Manage technical debt with SonarCloud and Azure DevOps
Estimated time: 60 minutes.
Lab files: none.
Scenario
In the context of Azure DevOps, the term technical debt represents suboptimal means of reaching tactical goals, which negatively affects the ability to achieve strategic objectives in software development and deployment. Technical debt affects productivity by making code hard to understand, prone to failures, time-consuming to change, and difficult to validate. Without proper oversight and management, technical debt can accumulate over time and significantly impact the overall quality of the software and the productivity of development teams in the longer term.
SonarCloud is a cloud-based code quality and security service. The main features of SonarCloud include:
- Support for 23 programming and scripting languages, including Java, JS, C#, C/C++, Objective-C, TypeScript, Python, ABAP, PLSQL, and T-SQL.

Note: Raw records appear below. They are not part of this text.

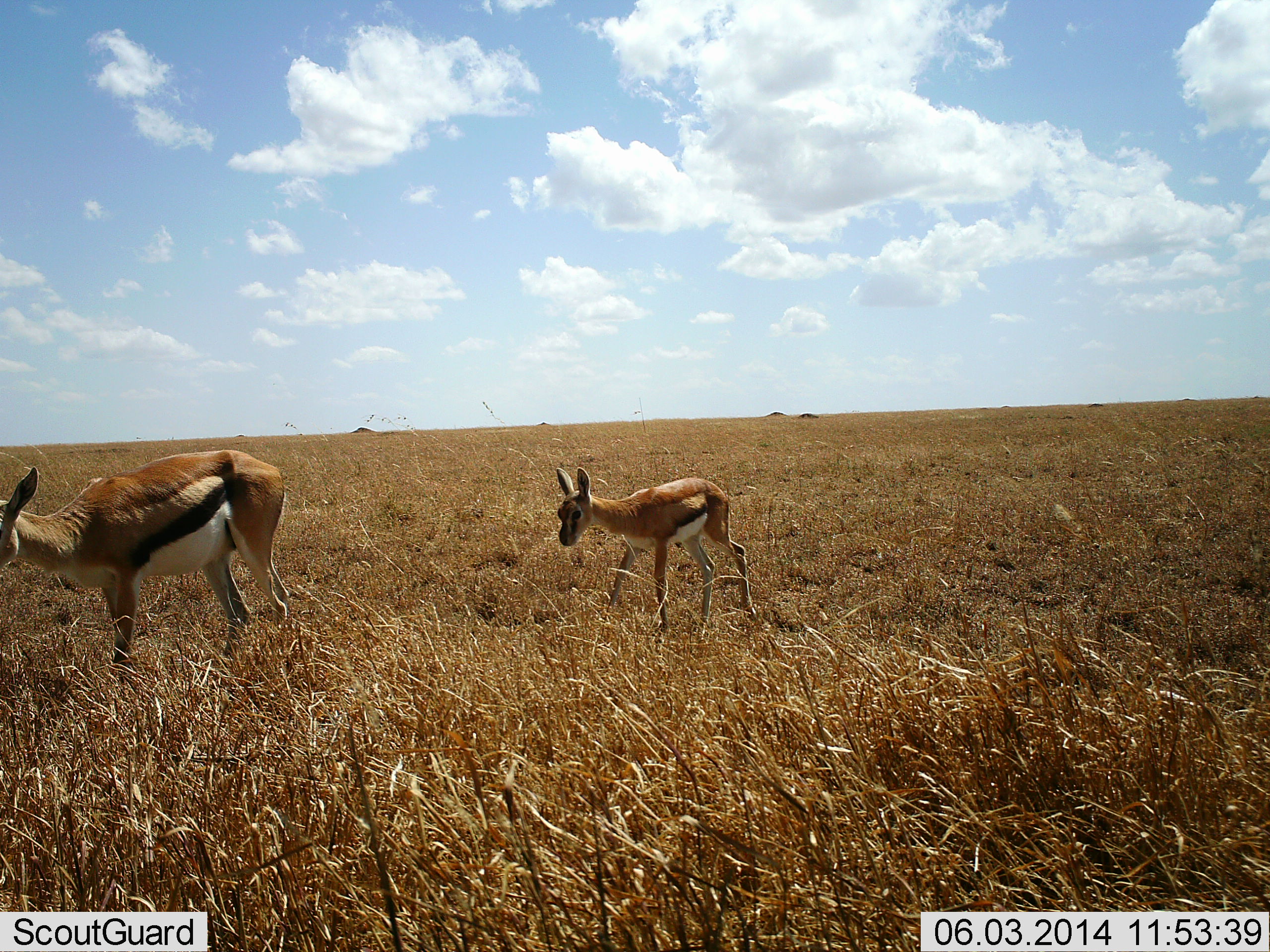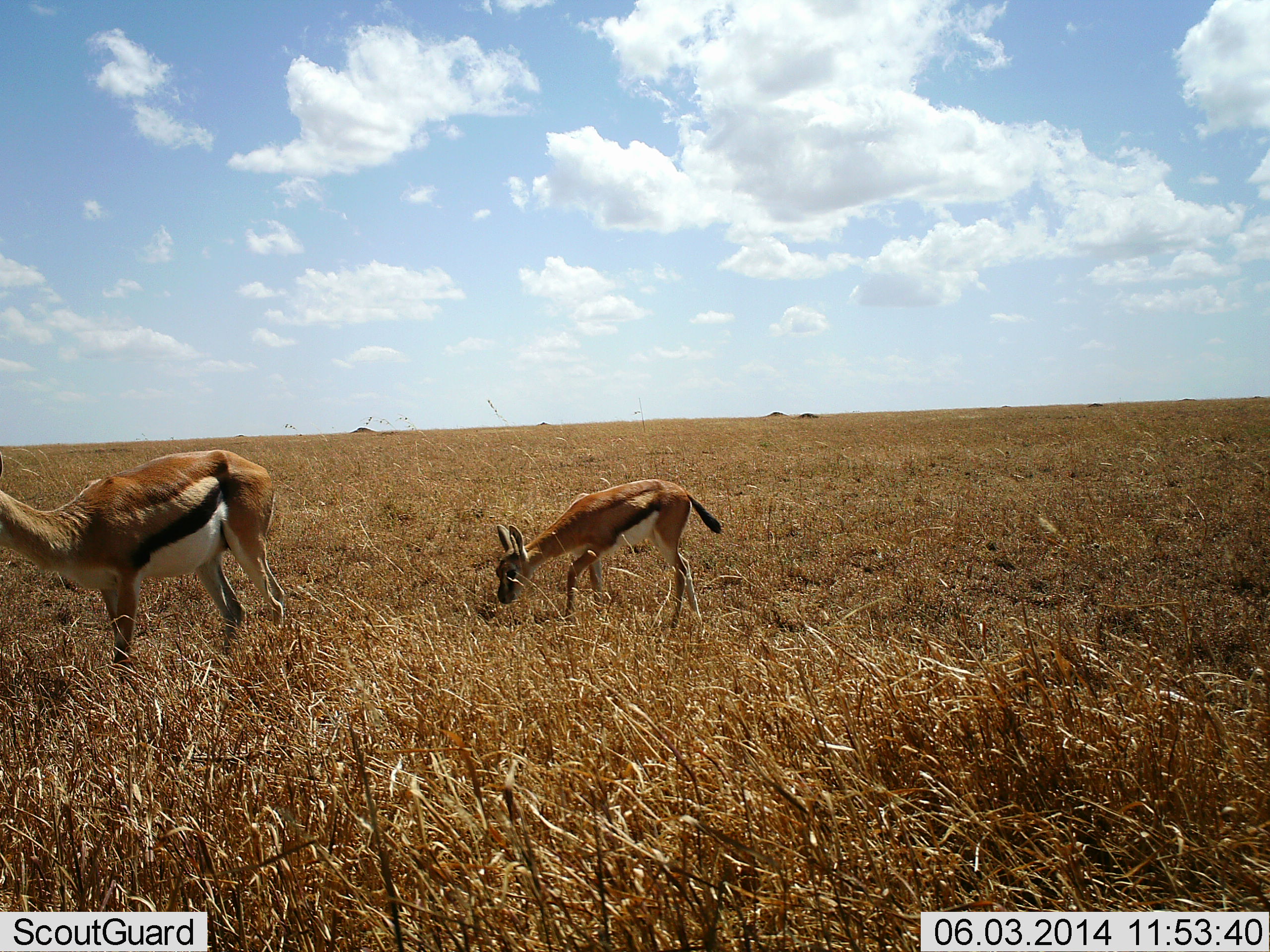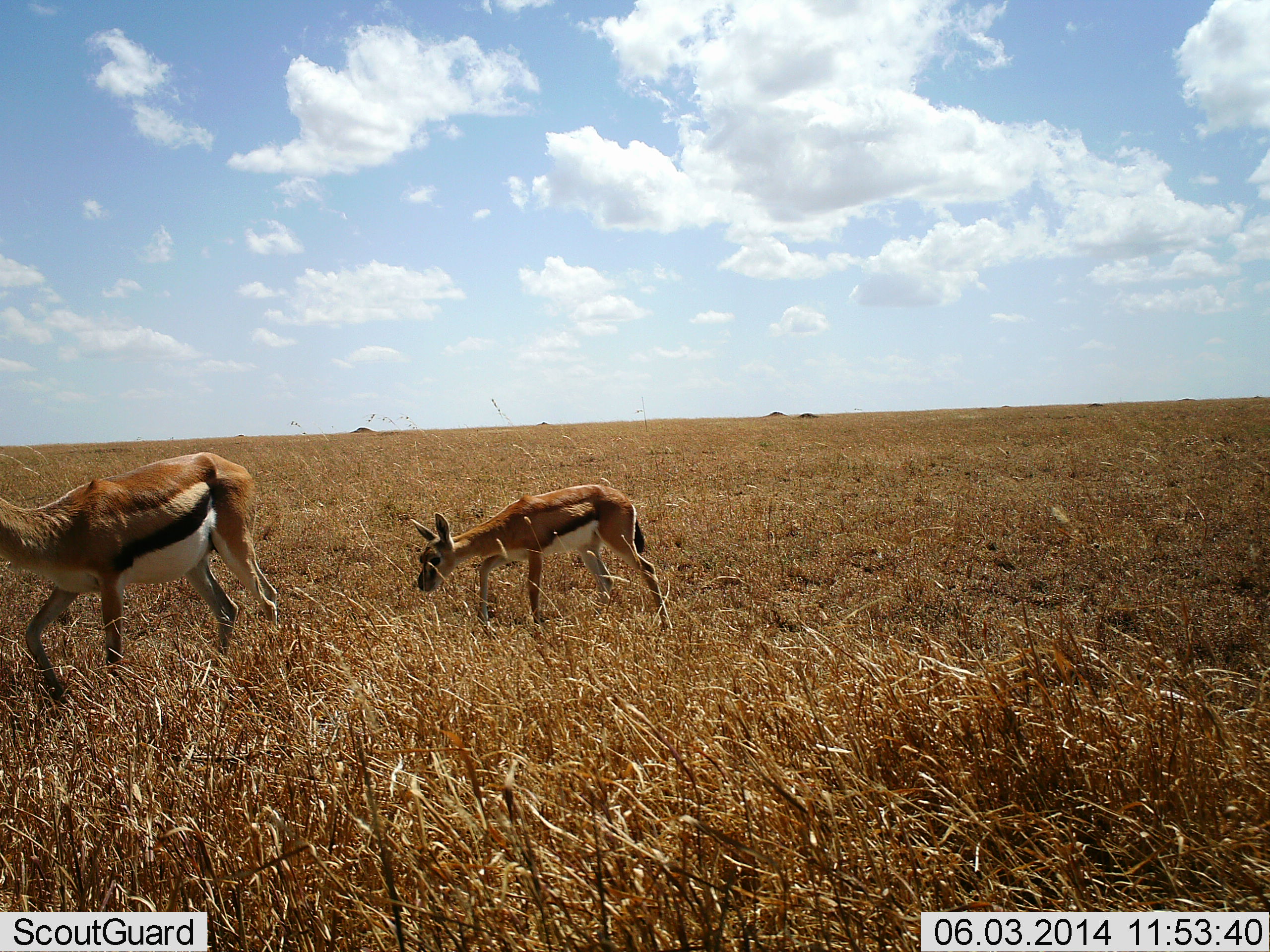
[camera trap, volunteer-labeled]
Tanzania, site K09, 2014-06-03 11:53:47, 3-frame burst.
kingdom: Animalia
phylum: Chordata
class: Mammalia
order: Artiodactyla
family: Bovidae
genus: Eudorcas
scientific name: Eudorcas thomsonii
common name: thomson's gazelle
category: gazellethomsons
Gazellethomsons (thomson's gazelle) (Eudorcas thomsonii), count 2. Behavior (volunteer vote fractions): standing 30%, resting 0%, moving 50%, interacting 0%. Young present (vote fraction): 70%. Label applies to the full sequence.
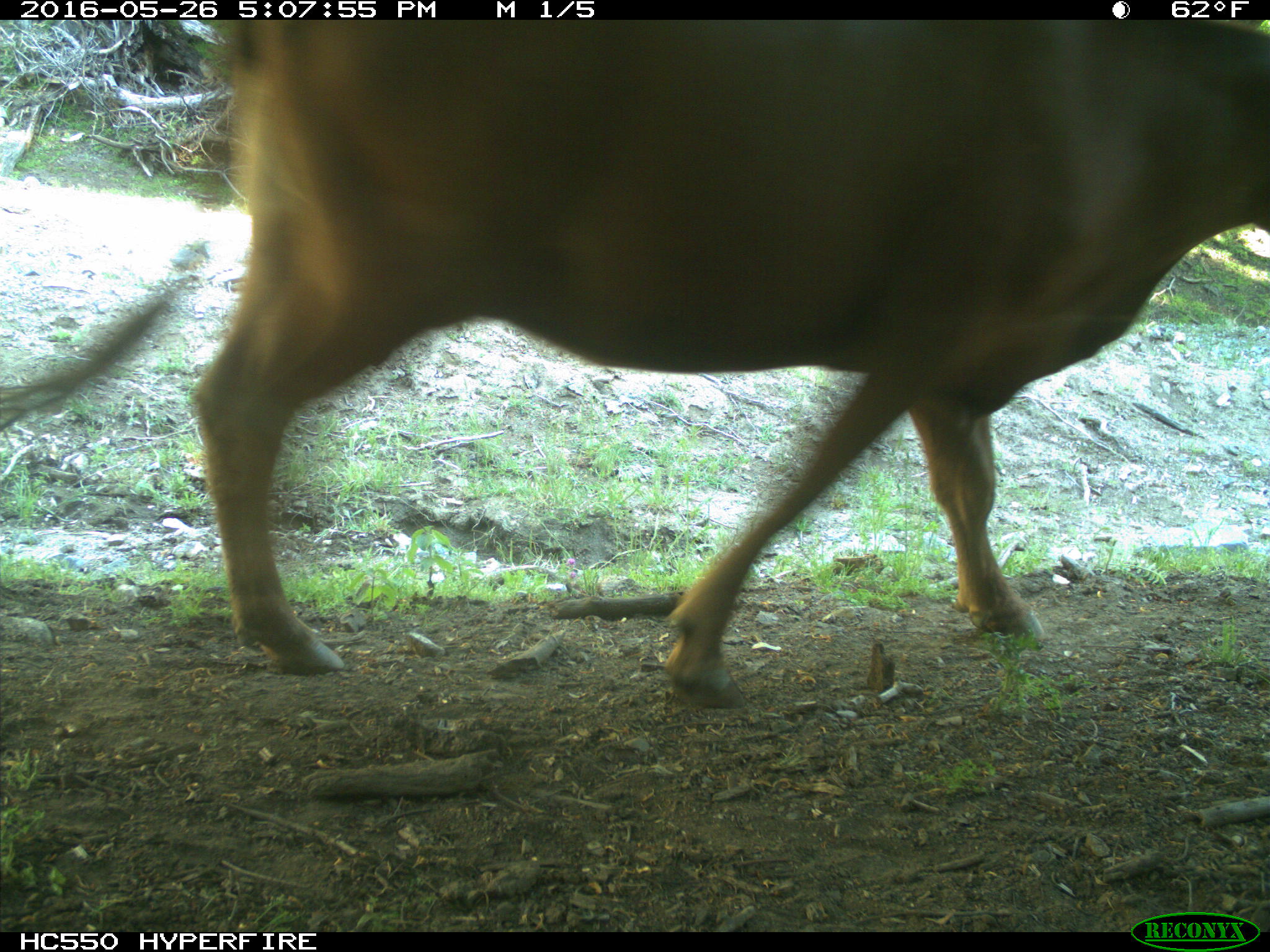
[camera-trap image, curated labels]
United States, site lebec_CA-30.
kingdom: Animalia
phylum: Chordata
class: Mammalia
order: Artiodactyla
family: Bovidae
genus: Bos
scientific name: Bos taurus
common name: domestic cow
Bos taurus (domestic cow).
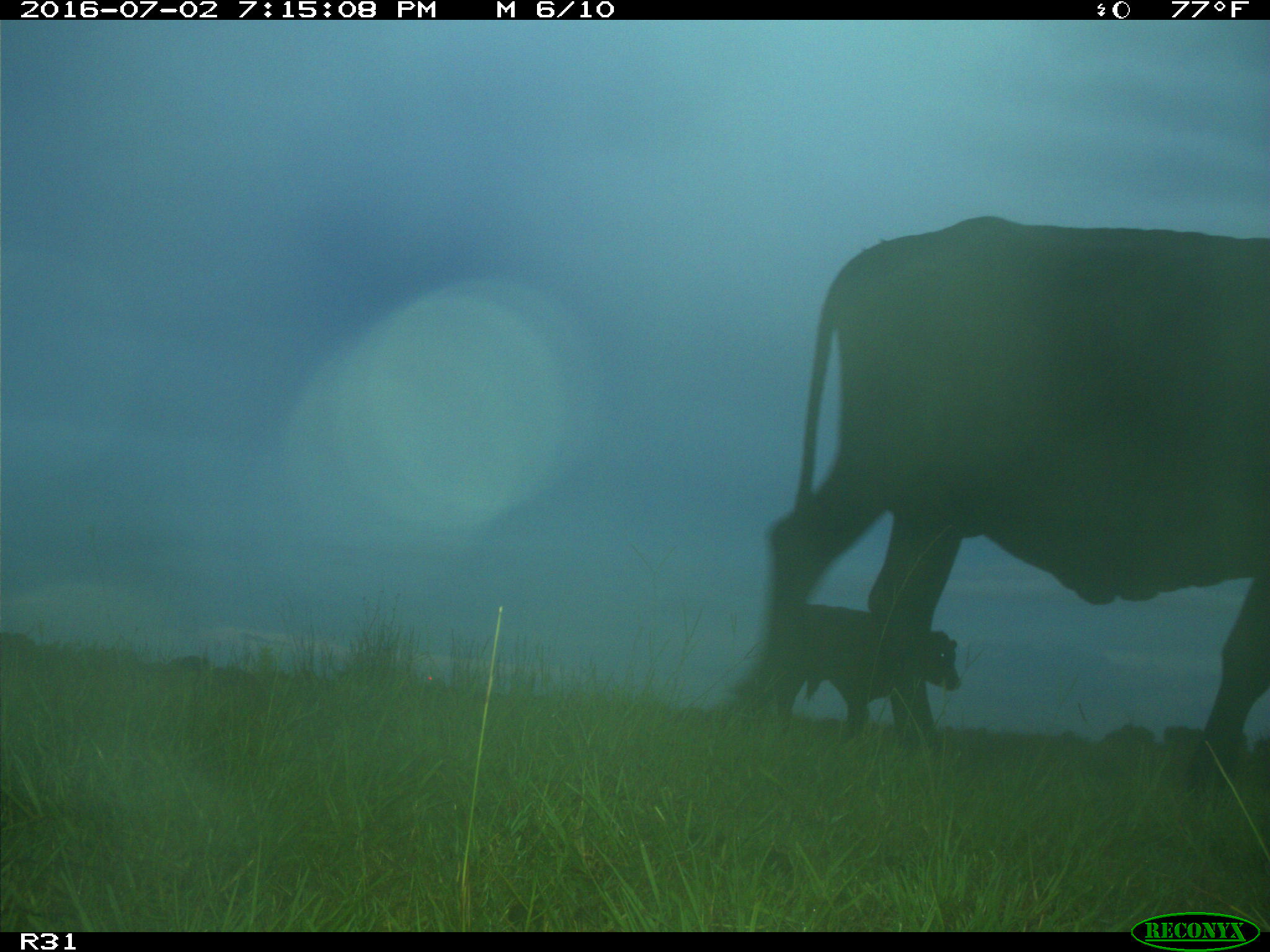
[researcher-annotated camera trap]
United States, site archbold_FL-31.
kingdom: Animalia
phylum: Chordata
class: Mammalia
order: Artiodactyla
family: Bovidae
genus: Bos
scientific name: Bos taurus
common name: domestic cow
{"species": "Bos taurus (domestic cow)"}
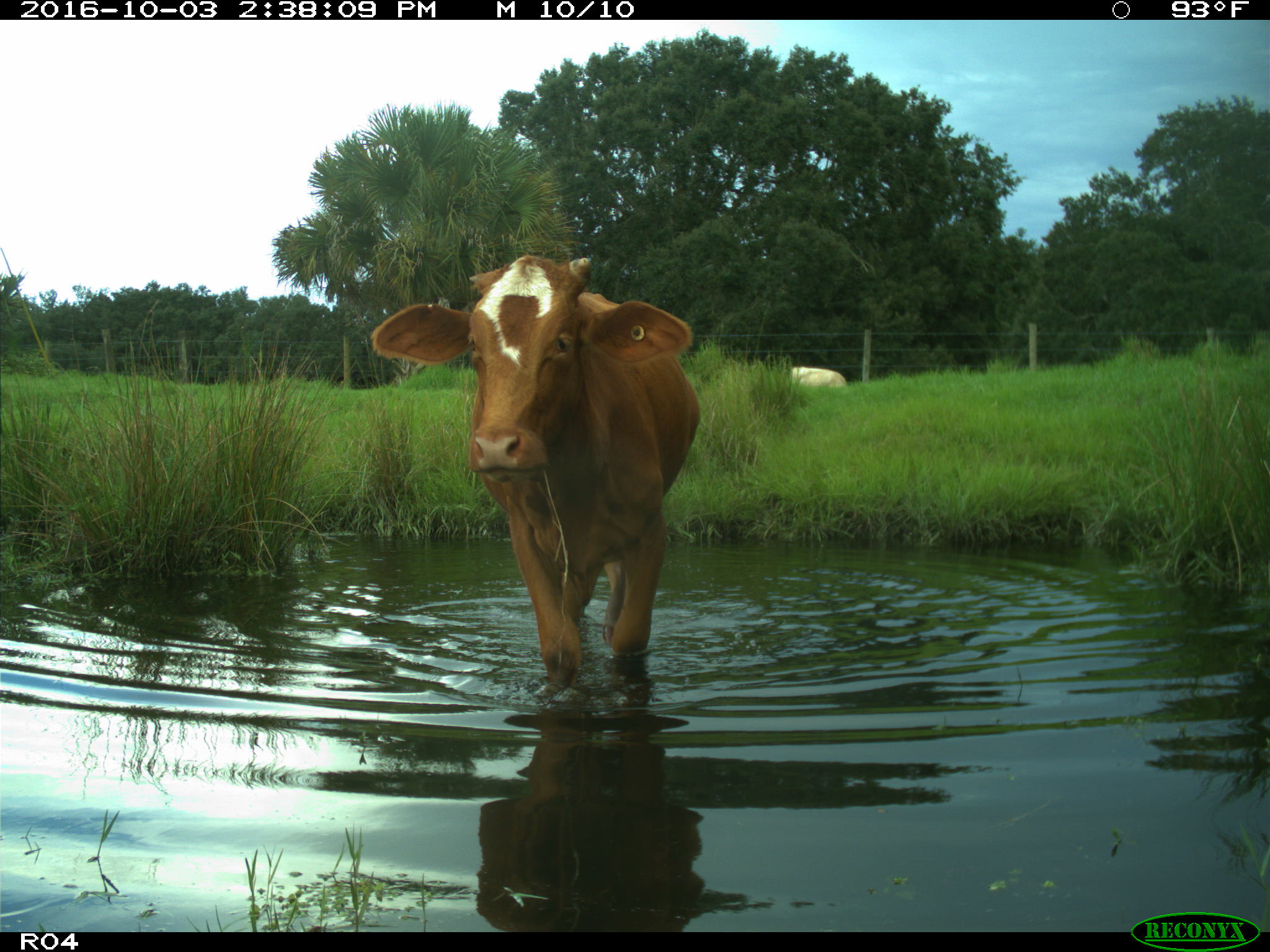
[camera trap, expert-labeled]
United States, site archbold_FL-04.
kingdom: Animalia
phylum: Chordata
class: Mammalia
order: Artiodactyla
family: Bovidae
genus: Bos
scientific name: Bos taurus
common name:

- There are thousands of rules to track down hard-to-find bugs and quality issues based on powerful static code analyzers.
- Cloud-based integrations with popular CI services, including Travis, Azure DevOps, BitBucket, and AppVeyor.
- Deep code analysis for exploring all source files in branches and pull requests, helping reach a green Quality Gate and promote the build.
- Speed and scalability.
In this lab, you'll learn how to integrate Azure DevOps with SonarCloud.
Note
Before you run this lab, ensure that you can run Azure Pipelines. Due to the change to public projects that took place in February 2021, access to pipelines will need to be requested: https://devblogs.microsoft.com/devops/change-in-azure-pipelines-grant-for-public-projects
Objectives
After completing this lab, you'll be able to:
- Set up an Azure DevOps project and CI build to integrate with SonarCloud.
- Analyze SonarCloud reports.
- Integrate static analysis into the Azure DevOps pull request process.
Requirements
- This lab requires Microsoft Edge or an Azure DevOps-supported browser.
- Set up an Azure DevOps organization: If you don't already have an Azure DevOps organization that you can use for this lab, create one by following the instructions available at Create an organization or project collection.
Exercises
During this lab, you'll complete the following exercises:
- Exercise 0: Configure the lab prerequisites.
- Exercise 1: Configure Sonarcloud Setup.
- Exercise 2: Analyze SonarCloud reports.
- Exercise 3: Implement Azure DevOps pull request integration with SonarCloud.